Passage:
//Python script to extract key value pairs from CSV file

Python script to extract key value pairs from CSV file

The python script below reads a CSV value into key value pairs into both a list and dictionary data structure.

import csv

def readKeyValues(inputCsvFile,keyColumn,ValueColumn):
	#input file reader
	infile = open(inputFileName, "r")
	read = csv.reader(infile)
	headers = next(read) # skip header
	
	returnDictionary={}
	returnList=[]
	
	#for each row
	for row in read:
		key   = row[keyColumn]
		value = row[ValueColumn]
		
		#Add to dictionary (note, will overwrite and only store single occurrences)
		returnDictionary[key] = value
		
		#Add to list (note, will store multiple occurrences)
		returnList.append([key,value])
		
#\readKeyValues()

#default values
inputCsvFile = 'infile.csv'
keyColumn    = 0
ValueColumn  = 1

readKeyValues(inputCsvFile,keyColumn,ValueColumn)

Another python script (shown below) was developed to scan csv files in order to extract the key value pairs that had the nearest date to some given value. This is based on the python script shown above.

The solution needed to be developed so that it was scaleable to large files. A sample of the algorithm developed is shown below to illustrate how the solution works. This uses a buffered reading of the input file, as to not load the entire file into memory. Loading the entire file would not scale for the large patient data files which this script was needed for.

Information provided:
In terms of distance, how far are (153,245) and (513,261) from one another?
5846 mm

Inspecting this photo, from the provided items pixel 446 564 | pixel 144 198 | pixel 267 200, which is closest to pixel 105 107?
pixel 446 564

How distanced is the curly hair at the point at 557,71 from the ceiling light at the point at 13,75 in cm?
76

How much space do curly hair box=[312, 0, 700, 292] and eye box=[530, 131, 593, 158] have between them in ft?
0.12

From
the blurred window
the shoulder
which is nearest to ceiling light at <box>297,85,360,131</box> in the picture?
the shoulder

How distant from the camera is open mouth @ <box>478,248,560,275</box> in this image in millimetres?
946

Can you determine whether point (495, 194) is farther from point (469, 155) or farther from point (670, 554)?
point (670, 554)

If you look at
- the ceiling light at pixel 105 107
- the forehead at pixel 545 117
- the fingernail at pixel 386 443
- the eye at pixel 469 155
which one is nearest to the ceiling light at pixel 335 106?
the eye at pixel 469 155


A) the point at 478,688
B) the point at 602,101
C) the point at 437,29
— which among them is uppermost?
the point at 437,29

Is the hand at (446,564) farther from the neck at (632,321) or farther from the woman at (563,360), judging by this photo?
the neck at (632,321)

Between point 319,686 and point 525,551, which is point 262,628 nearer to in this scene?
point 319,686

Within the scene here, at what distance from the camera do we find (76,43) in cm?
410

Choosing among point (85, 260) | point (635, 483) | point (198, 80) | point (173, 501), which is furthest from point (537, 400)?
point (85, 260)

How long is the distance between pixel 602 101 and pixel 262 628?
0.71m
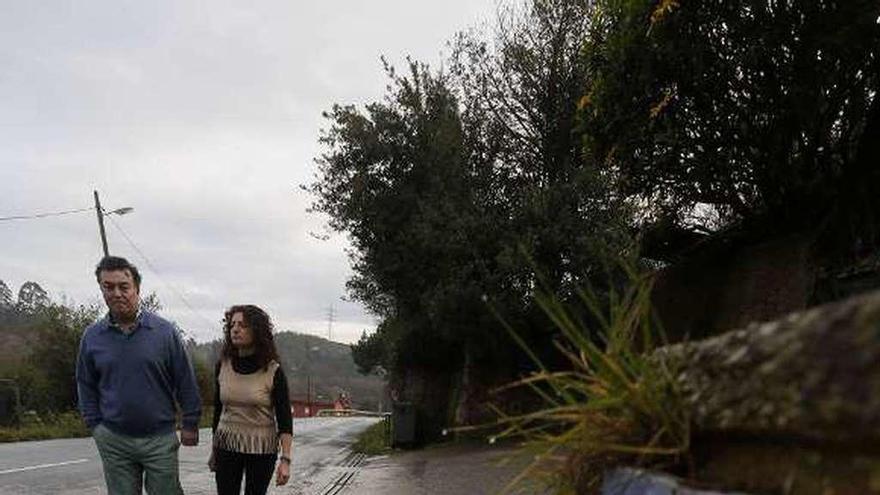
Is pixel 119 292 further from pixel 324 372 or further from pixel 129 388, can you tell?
pixel 324 372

Exercises:
1: Could you repeat the stretch of the CSV key-value page from "Another python script" through "was needed for." word for word?
2: How would you render this sentence from the CSV key-value page in Spanish: "Loading the entire file would not scale for the large patient data files which this script was needed for."
3: Can you write the next part of the CSV key-value page, picking up after its final sentence?

Per-task outputs:
1:
Another python script (shown below) was developed to scan csv files in order to extract the key value pairs that had the nearest date to some given value. This is based on the python script shown above.

The solution needed to be developed so that it was scaleable to large files. A sample of the algorithm developed is shown below to illustrate how the solution works. This uses a buffered reading of the input file, as to not load the entire file into memory. Loading the entire file would not scale for the large patient data files which this script was needed for.

2: Cargar el archivo completo no sería escalable para los grandes archivos de datos de pacientes para los que se necesitaba este script.

3:
The iteration of the algorithm is driven by the number of lines in the input file. As to have the capacity to scale to files with a large number of lines, the algorithm stores just the values that are needed to determine the nearest key value.

# init
returnDataWantedRows=[]
returnDate=None 
currentDateAbs = sys.maxint

for row in read:
	currentDate = row[columnDate]		

	if not(currentDate=='' or currentDate=="" or currentDate==None):			
		currentDate = datetime.datetime.strptime(currentDate, '%d/%m/%Y')
	
		tmp = currentDate - dateWanted
		tmp = abs(tmp.days)

		if tmp < currentDateAbs:
			currentDateAbs = tmp

			returnDataWantedRows=[]

			for item in columnDataWanted:
				returnDataWantedRows.append(row[item])

			returnDate = row[columnDate]

The full script was used to parse large patient data files in CSV format, to extract the date and value of certain clinical measurements recorded. For example, the key=>value pair might be stored as patient_id,date,value in the CSV file. This script was used along with the another processing script (Linux AWK command) in order to provides insight and support patient analysis for a clinical trial.